Intestacy is the situation where a person has died without leaving a valid will. Such a person has “died intestate”.

By contrast, if a person has left a valid will, they are said to have died “testate”. In this case, he or she is a “testator”.

The laws of intestacy

The laws of intestacy are a set of rules which state:

  1. Who shall be responsible for the probate process (the personal representatives); and
  2. Who shall receive the estate (the beneficiaries).

See our guides “Intestacy: who are the personal representatives?” and “Intestacy: who are the beneficiaries?”.

The probate process

The basic order of the probate process is the same regardless of whether someone has died testate or intestate.

However, there are some important differences between dying testate or intestate, as follows.

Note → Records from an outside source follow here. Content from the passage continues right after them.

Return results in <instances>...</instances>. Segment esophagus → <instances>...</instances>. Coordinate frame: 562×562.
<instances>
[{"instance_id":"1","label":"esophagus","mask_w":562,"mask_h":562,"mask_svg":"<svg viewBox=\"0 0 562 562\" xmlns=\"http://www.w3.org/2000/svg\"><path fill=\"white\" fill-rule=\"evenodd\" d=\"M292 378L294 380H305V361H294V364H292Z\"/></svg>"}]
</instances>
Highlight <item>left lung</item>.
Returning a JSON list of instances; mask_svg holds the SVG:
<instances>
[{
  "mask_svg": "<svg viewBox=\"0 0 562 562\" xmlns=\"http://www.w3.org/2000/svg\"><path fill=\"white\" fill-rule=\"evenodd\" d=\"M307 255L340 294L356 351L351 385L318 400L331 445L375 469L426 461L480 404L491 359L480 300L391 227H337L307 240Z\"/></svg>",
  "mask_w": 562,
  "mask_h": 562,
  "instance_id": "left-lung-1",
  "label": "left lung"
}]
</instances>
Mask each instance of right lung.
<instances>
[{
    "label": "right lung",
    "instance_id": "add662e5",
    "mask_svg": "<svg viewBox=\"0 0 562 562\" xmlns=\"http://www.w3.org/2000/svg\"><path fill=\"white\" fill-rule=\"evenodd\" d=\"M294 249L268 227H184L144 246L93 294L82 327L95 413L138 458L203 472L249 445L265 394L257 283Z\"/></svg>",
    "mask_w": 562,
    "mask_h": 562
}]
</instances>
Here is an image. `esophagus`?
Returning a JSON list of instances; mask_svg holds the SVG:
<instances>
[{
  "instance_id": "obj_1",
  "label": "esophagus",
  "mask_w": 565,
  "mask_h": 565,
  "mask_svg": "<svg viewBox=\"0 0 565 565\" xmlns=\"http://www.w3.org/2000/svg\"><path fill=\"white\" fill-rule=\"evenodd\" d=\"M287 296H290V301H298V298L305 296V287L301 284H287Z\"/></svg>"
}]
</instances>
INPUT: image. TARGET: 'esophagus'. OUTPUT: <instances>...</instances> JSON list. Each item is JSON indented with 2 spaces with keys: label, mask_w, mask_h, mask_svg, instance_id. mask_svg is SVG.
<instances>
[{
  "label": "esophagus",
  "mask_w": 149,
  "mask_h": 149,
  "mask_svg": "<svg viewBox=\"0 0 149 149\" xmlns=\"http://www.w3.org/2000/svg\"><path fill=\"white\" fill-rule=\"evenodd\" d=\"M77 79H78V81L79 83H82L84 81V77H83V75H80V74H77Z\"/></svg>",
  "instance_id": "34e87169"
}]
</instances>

Testate (will) Intestate (no will)
The personal representatives are usually appointed by the will The personal representatives are determined by the laws of intestacy
The personal representatives are called executors (unless no executors are appointed by the will) The personal representatives are called administrators
The grant of representation required is a grant of probate (unless no executors are appointed by the will) The grant of representation required is a grant of letters of administration
The executors can deal with some assets and money before the grant Legally, the administrators can do very little until the grant has been received
The estate will be distributed in accordance with the will The estate will be distributed in accordance with the laws of intestacy

 

The words intestacy, testator and testate all come from the latin word for witness. The signing of a will must be witnessed by at least two people.